Nel corso delle indagini, sono emerse alcune situazioni paradossali. Ad esempio, i militari hanno scoperto che in una struttura alberghiera tra i beneficiari del servizio di assistenza figurava un uomo che da diverso tempo è detenuto in carcere in un'altra regione
Finti terremotati, ma soldi pubblici veri e destinati a chi la casa l’aveva persa. Nel corso delle indagini, condotte dalla Guardia di finanza di Teramo che ha denunciato 81 persone per truffa aggravata, sono emerse alcune situazioni a dir poco paradossali. I militari hanno scoperto che in una struttura alberghiera tra i beneficiari del servizio di assistenza figurava un uomo che da diverso tempo è detenuto in carcere in un’altra regione. In un altro caso, uno dei “finti” terremotati ha ottenuto il contributo dichiarando di abitare, ai tempi del sisma del 2016, in una struttura che si è scoperta essere una stalla per animali non adibita a uso domestico. Altri, per giustificare l’assenza di consumi invernali nelle nuove – inesistenti – abitazioni, hanno addotto motivazioni fantasiose, come il lavarsi con l’acqua piovana e riscaldarsi con la stufa a legna.
Loro e tutti gli altri hanno approfittato dello stato di emergenza dichiarato dopo il terremoto che colpì il Centro Italia nel 2016, affermando che risiedevano nei paesi colpiti dalla distruzione del sisma. In questo modo, sono riusciti ad accedere al contributo mensile riservato ai terremotati che avevano perso la propria casa e che stavano provvedendo a trovare un nuovo alloggio autonomamente.
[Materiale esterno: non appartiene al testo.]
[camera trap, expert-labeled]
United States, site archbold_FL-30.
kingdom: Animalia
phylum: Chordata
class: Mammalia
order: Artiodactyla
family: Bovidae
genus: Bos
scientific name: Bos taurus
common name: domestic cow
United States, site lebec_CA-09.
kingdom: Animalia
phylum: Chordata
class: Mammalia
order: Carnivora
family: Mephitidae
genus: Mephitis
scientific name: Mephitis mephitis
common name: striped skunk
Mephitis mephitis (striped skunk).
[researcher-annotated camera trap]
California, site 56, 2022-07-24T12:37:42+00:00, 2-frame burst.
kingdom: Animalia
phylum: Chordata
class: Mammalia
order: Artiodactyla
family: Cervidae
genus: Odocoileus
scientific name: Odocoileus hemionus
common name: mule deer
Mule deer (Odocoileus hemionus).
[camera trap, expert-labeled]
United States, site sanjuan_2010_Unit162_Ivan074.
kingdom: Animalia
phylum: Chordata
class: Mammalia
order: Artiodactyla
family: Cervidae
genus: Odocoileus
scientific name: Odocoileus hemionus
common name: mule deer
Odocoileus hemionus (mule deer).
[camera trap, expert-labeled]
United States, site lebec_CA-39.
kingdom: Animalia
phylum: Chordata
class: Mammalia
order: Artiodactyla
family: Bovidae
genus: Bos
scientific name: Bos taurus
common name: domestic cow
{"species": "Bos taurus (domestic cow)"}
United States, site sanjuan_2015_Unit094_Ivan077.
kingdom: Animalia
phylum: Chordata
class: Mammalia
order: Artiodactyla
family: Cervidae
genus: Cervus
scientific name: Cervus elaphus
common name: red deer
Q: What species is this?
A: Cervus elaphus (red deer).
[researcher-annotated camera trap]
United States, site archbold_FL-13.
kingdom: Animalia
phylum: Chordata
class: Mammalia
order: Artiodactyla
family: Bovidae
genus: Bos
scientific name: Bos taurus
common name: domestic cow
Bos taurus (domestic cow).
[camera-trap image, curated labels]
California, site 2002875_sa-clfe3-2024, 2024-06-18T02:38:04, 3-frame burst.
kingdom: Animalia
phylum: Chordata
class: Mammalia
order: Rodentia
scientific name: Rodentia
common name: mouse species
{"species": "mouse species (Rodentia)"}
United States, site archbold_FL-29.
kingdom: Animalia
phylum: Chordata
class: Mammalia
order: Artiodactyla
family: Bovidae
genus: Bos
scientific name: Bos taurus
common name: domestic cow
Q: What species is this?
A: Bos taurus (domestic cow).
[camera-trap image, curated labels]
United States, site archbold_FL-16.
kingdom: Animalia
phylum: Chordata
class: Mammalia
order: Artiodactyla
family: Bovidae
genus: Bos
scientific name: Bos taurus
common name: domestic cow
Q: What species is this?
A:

Nella vicenda sono risultati coinvolti anche due pubblici ufficiali, amministratori locali, segnalati per abuso d’ufficio.
I finanzieri hanno individuato “l’indebita percezione di fondi pubblici” dopo le indagini che la polizia giudiziaria ha condotto nel settore della spesa pubblica, riguardanti l’erogazione del Contributo di Autonoma Sistemazione (Cas) alle popolazioni colpite dal terremoto. Le somme di cui i “finti terremotati” si sono appropriati ammontano a 1,5 milioni di euro, di cui 884mila sequestrati preventivamente. Fino ad ora, soltanto quattro dei soggetti coinvolti hanno provveduto alla restituzione del contributo percepito indebitamente, per una somma complessiva di 57mila euro.